Pagans Caught In The Twilight

Pagans Caught In The Twilight January 6, 2012

Sometimes you will find yourself reading something written long ago, perhaps 125 years ago, and find yourself suddenly struck by how very Pagan it is. Does that ever happen to you?

One of my favorite poets is Peggy Pond Church. She is magnificent, funny, brooding, cautious and ecstatic. Her voice changes from Cassandra to Baubo, and she is always deeply in love with the earth. I’ve loved her poetry for well over a decade, but my volume of her poetry has been packed away in a box for some time. I haven’t read her work in probably 3 years or more.

Sometimes it’s good to give poetry room to breathe so you come back to it fresh and taken with it’s beauty anew. And sometimes you find things you missed before:

The Woman Who Dwells

The woman who dwells at the place of healing by the river
sits singing and sings the shape of the gods from the four directions;
sings onto the horizon the four mountains where the gods dwell;
sings into the bare sky the small cloud moving in brightness;
sings into the bare earth the growing tip of the corn;
sings the river into a singing curve around her;
sings herself into the center of herself, alive and listening.
The woman who dwells in the place of healing by the river
stirs not from her place, goes not to the far mountains,
soars not into the high sky, enters not the deep earth;
sings as she draws into the sand the circle of healing;
sings the gods from the four directions into that circle;
sings the growing cloud into the reach of her own heart;
sings herself into the spear of the green corn growing.

Peggy Pond Church, 1939

Peggy was the daughter of a Rough Rider, born and raised in New Mexico. To my knowledge she never met Victor and Cora Anderson. She never encountered Feraferia. She was unaware of the Church of Aphrodite. I don’t have any reason to believe she was acquainted with the Golden Dawn, Thelema or the Rosicrucians. As far as I can tell, she had no knowledge of or interest in the modern Pagan movement.

Yet, in the same year that Gardner was likely coalescing whatever the hell he was actually up to in England, Peggy wrote this poem. Somehow she wrote this poem, which evokes Wicca in every line and image. How astounding is that?

A lot of her poetry evokes Pagan ideas and ideals. The above poem is not one I would count among her best. Perhaps her poem about Andromeda is my favorite, or the sonnet containing the line “I am shaped upon your shape like flesh on bone.”
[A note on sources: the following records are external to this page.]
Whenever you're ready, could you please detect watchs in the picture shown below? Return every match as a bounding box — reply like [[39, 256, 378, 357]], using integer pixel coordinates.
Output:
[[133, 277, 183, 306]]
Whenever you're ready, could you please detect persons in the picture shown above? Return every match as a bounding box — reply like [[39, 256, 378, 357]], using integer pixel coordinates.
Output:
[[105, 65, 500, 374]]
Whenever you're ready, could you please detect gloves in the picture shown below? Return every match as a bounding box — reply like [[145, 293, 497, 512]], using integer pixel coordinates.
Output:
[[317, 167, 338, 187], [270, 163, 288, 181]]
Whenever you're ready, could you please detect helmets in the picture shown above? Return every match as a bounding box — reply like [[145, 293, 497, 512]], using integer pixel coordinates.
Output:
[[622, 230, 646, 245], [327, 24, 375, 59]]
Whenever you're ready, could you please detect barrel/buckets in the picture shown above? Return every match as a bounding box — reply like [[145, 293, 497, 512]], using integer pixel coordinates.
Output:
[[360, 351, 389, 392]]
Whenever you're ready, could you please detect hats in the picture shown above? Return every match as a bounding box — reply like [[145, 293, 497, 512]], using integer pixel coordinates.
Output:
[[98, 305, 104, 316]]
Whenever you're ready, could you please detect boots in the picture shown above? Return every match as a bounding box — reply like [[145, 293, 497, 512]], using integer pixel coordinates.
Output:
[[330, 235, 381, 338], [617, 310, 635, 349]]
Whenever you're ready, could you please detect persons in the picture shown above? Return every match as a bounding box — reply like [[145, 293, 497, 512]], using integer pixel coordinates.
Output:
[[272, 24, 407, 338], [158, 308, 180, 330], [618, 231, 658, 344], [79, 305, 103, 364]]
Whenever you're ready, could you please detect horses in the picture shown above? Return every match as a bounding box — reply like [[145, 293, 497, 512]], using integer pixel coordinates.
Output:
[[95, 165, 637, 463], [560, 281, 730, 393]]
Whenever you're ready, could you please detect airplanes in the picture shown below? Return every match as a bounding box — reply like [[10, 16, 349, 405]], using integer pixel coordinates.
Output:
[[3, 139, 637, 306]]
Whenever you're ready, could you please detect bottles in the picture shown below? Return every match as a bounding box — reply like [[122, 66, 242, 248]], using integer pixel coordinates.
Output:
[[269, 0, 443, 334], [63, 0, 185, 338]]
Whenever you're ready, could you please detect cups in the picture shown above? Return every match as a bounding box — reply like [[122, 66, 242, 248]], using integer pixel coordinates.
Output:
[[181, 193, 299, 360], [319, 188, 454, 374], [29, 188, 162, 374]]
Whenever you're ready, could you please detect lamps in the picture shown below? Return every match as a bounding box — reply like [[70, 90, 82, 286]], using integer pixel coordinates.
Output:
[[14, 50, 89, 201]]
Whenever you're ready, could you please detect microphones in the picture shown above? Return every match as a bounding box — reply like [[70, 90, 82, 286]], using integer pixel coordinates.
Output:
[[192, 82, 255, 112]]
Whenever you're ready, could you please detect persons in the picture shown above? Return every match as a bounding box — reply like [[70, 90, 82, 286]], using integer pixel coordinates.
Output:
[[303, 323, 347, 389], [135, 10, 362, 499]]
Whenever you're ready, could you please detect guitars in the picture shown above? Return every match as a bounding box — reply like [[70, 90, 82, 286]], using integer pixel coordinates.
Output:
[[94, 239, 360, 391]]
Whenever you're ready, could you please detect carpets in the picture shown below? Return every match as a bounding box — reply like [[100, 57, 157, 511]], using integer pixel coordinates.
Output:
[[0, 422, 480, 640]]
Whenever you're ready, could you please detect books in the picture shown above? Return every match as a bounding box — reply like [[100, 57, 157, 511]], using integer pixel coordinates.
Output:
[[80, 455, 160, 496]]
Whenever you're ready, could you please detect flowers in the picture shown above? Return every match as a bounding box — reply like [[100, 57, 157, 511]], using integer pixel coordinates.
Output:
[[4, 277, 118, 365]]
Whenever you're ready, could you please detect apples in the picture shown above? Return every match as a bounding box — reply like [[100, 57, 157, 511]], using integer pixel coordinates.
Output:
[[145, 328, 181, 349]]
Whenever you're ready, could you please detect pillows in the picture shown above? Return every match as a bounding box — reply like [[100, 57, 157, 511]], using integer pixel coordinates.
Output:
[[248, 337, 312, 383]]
When I first read her I was immersing myself in a lot of Goddess literature. Her poetry didn’t strike me as unusual because it was in the same vein as everything else I was reading at the time. Now, looking at her words and conjuring her images, her landscapes, I find myself checking and double-checking the dates on her poems. 40 years before Starhawk, 30 years before Z. Budapest, 5 years before Victor Anderson met Cora, this woman was weaving very modern Pagan themes into her poetry.

Peggy didn’t identify as Pagan, and I can only guess from her writing that she was not a practicing Christian. It would be wrong to brand her as ours when she likely had no clue we existed. But it seems to me, that like Shelley and Byron, Peggy Pond Church is a Pagan caught in the twilight, that tantalizing and shadowy place between Julian and Gardner where nothing is what it seems.

The anthology I have is This Dancing Ground of Sky, and it’s available dirt cheap on Amazon Marketplace. I’d love for you to read through it and tell me what you think of it.